The Structure of Financial System


The financial system is the backbone of an economy. Every economic activity in the country is dependent upon its financial system. The constituents of the financial system of a country are:

  • Financial institutions (specialized and non specialized) ;
  • Financial markets (organized and unorganized);
  • Financial instruments and financial services;
  • Procedures and practices adopted in the markets; and
  • Financial interrelationships

The financial system of a country is concerned with three basic things – Money, Credit, and Finance. ‘Money’ refers to the prevalent medium of exchange or the means of payment. ‘Credit’ implies the sum of money that is to be returned along with it the interest accrued. ‘Finance’ includes the monetary resources comprising debt and ownership funds of government, company, or a person.

Financial Institutions

These are the organizations which mobilize and deposit the savings, and supply credit or finance. These also provide various types of financial services.

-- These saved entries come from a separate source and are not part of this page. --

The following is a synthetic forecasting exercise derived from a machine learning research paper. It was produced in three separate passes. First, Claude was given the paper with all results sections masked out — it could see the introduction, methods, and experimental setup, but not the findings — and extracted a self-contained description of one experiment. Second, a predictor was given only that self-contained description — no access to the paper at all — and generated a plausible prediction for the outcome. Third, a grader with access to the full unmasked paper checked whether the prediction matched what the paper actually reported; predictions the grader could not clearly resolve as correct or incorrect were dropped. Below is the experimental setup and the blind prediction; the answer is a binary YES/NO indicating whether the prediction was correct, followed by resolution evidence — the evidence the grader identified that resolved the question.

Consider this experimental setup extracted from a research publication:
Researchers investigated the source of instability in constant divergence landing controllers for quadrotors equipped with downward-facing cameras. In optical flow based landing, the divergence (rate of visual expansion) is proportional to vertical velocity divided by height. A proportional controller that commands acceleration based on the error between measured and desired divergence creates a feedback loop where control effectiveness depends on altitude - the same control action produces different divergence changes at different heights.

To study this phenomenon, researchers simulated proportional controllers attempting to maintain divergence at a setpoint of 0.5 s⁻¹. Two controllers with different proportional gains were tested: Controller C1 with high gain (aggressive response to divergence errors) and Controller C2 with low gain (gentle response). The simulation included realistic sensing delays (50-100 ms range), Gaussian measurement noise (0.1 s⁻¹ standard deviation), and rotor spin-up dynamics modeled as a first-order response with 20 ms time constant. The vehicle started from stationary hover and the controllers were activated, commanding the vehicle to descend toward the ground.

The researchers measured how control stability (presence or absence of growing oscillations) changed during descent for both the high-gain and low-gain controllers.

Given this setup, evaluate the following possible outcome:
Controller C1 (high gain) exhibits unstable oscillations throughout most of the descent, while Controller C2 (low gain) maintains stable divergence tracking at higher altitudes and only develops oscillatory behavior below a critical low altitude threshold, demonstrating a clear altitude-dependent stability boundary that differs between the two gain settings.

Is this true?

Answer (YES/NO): NO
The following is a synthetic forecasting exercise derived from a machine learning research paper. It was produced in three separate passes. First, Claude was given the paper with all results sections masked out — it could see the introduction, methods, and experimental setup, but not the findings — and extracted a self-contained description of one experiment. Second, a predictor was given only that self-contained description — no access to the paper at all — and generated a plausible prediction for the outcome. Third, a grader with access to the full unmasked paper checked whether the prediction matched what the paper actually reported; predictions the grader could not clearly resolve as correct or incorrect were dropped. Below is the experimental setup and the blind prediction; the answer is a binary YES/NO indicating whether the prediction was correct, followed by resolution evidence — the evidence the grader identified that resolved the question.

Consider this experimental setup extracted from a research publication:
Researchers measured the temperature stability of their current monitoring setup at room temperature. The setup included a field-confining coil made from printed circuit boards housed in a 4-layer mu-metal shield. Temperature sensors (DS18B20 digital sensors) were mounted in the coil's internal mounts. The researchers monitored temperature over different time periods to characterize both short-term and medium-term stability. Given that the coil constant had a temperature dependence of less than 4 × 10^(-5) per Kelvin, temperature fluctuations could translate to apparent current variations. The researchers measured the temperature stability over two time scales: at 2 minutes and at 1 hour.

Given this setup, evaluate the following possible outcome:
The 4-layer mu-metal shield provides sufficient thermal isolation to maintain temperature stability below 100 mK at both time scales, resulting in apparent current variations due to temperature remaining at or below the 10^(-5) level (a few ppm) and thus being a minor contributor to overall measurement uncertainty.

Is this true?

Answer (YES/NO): NO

Classification of financial institutions:

  1. Banking and non-banking financial institutions: Banking institutions are active participants in the economy’s payment system; their deposits constitute of a major part of the national money supply; and they can create money through deposits and credit. These features are not present in non-banking financial institutions.
  2. Intermediaries and non-intermediaries: Intermediaries act between savers and investors; they lend money and mobilize savings; their liabilities are towards the savers. On the other hand, their assets arise when they lend money.

Financial Markets

These are the centers or arrangements where buying and selling of financial claims and services takes place. Companies, financial institutions, individuals, and governments are the participants in these markets either directly or indirectly through brokers and dealers.

Classification of financial markets:

  1. Primary and secondary markets: In the primary market, the purchase and sale of a particular security is done for the first time. It is also known as the new issue market. Secondary markets deal in the securities that have been issued in the primary market before they enter the secondary market.
  2. Money and capital markets: Money markets deal in instruments which have short term maturity (up to one year). On the other hand, capital markets deal in securities which have maturity of over one year.

Financial Instruments

Financial instruments are the assets that have a monetary value and act as an evidence of the ownership of the underlying asset. They may also serve as contractual rights to accept or deliver the cash or any other financial instrument.

Classification of financial instruments

  1. Primary or direct:Investors issue the primary securities directly to the savers in the form of shares and debentures.
  2. Secondary or indirect:These securities are issued by the financial intermediaries to the ultimate savers as bank deposits, units, insurance policies, etc.